→ PROVIDED INFORMATION:
- - - - - - -
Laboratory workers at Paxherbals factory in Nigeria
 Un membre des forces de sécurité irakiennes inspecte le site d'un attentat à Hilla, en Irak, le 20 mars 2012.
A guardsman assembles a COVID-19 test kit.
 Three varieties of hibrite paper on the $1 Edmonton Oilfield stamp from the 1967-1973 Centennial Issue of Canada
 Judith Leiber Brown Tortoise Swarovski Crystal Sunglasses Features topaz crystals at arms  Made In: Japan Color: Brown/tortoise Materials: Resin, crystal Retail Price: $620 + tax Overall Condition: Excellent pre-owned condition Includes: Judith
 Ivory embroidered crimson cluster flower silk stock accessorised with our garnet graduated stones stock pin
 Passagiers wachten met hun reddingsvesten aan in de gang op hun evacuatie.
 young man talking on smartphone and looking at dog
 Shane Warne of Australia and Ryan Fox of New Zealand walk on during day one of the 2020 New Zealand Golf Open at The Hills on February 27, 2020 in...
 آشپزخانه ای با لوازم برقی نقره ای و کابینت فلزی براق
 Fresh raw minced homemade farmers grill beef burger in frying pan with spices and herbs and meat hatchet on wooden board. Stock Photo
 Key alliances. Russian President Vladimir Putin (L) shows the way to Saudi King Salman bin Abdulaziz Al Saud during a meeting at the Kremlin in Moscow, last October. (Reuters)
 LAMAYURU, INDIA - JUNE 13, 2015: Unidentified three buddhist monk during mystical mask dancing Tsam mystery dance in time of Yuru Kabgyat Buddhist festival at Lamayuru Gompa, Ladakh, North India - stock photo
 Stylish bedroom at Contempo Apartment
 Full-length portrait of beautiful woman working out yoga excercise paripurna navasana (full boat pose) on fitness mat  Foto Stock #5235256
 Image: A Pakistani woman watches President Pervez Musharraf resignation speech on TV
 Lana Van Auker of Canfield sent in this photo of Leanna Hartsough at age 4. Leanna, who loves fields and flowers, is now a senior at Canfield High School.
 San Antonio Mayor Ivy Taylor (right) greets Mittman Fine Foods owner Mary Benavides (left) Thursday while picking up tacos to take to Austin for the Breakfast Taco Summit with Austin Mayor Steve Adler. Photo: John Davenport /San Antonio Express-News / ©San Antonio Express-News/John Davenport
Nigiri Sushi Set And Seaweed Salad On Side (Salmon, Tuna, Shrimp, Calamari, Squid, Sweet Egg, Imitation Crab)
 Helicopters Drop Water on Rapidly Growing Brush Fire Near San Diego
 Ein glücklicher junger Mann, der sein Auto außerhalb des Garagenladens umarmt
- - - - - - -
→ WORK REQUIRED: State how many lines of the data above contain the word "President", and include nothing other than that number.

→ EXPECTED OUTPUT: 2